The annotations and first experimental results are described in Mæhlum et al. (2019). The full annotation guidelines are also made available in this repo.
Labeled categories
While sentences are annotated wrt being evaluative, they are not annotated with respect to positive/negative polarity. The reason for this is that polarity is often mixed at the sentence-level. Although most of the sentences labeled as evaluative will be subjective and personal, they can also include objective sentences. Moreover, our annotation scheme singles out a particular category of evaluative sentences called fact-implied non-personal. Evaluative sentences are also further sub-categorized as to whether they are considered on-topic with respect to the object being reviewed, and whether they express the first-person view of the author.
Format
The data is distributed in a tab-separated format, with one tsv-file per review. The file names correspond to the document ids in NoReC, as to make it possible to cross-reference additional information there.
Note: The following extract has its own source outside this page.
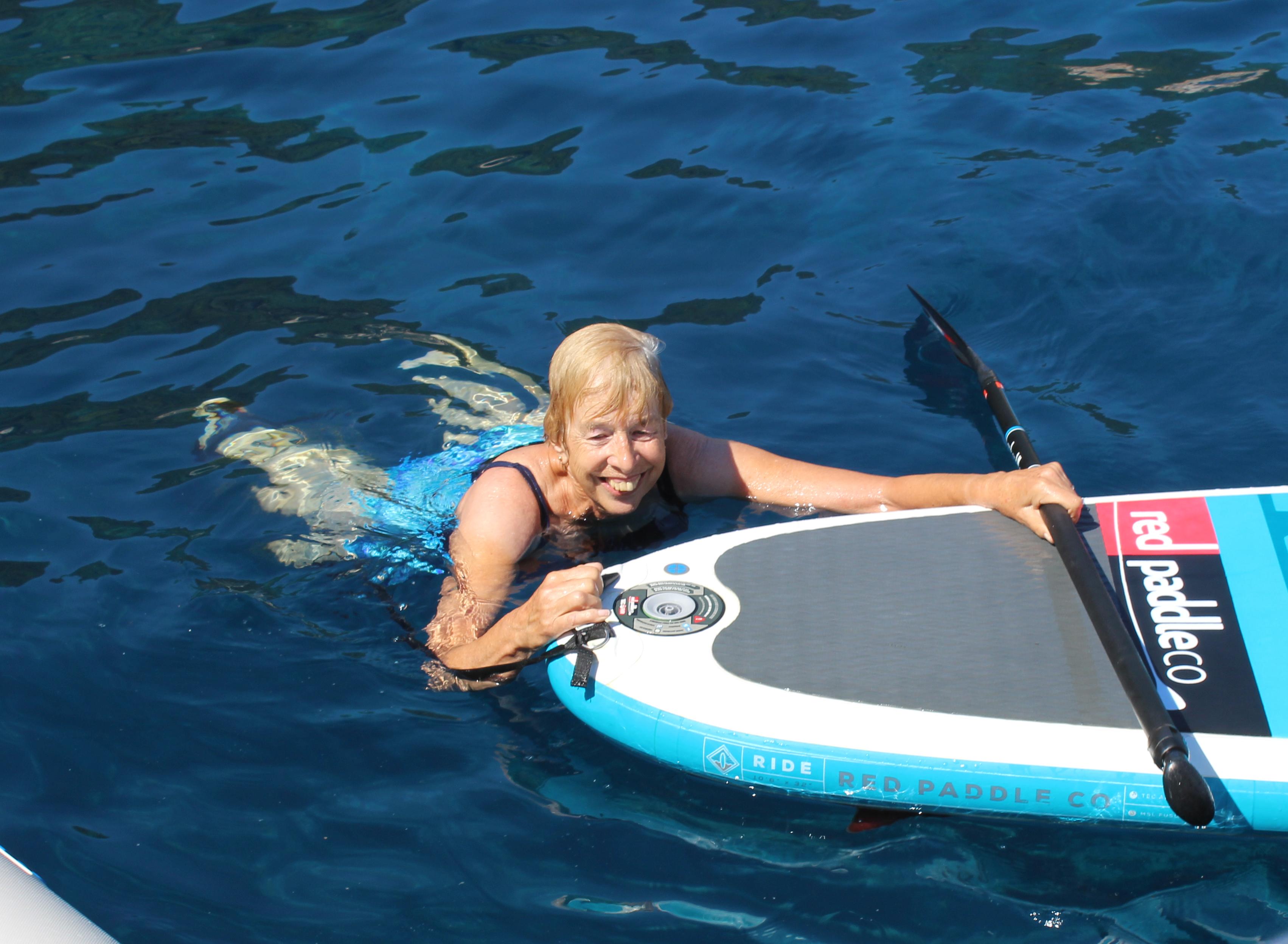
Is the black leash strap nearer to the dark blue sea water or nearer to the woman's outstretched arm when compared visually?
the dark blue sea water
There is one sentence-annotation per line, and the fields are as follows:
1, ID: the NoReC sentence id.
2, E: indicates whether the sentence is evaluative (=1) or not (0).
3, EFINP: indicates whether it is an evaluative fact-implied non-personal sentence (1) or not (0).
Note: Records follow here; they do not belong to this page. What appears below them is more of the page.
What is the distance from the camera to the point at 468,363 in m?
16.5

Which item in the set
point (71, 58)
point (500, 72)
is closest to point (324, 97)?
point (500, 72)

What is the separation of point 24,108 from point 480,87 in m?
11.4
4, NOT: 1 if the evaluation in not on topic, 0 otherwise.
5, NFP: 1 if the evaluation is not first person, i.e. does not express the view of the author, 0 otherwise.
6, IAD: flags inter-annotator disagreement; 1 if the annotators disagreed (on any label), 0 otherwise.
7, text: the tokenized sentence.
Cite
If you use this dataset, please cite the following paper:
@InProceedings{MaeBarOvr19,
author = {M{\ae}hlum, Petter and Barnes, Jeremy and {\O}vrelid, Lilja and Velldal, Erik},
title = {Annotating evaluative sentences for sentiment analysis: a dataset for {N}orwegian},
booktitle = {Proceedings of the 22nd Nordic Conference on Computational Linguistics},
year = 2019,
address = "Turku, Finland"
}
URL: https://www.aclweb.org/anthology/W19-6113/
Terms of use
While the data is distributed under a Creative Commons Attribution-NonCommercial licence (CC BY-NC 4.0; access the full license text here: https://creativecommons.org/licenses/by-nc/4.0/), motivated by the need to block the possibility of third parties redistributing the orignal reviews for commercial purposes, please note that machine learned models, extracted lexicons, embeddings, and similar resources that are created on the basis of NoReC are not considered to contain the original data and so can be freely used also for commercial purposes despite the non-commercial condition.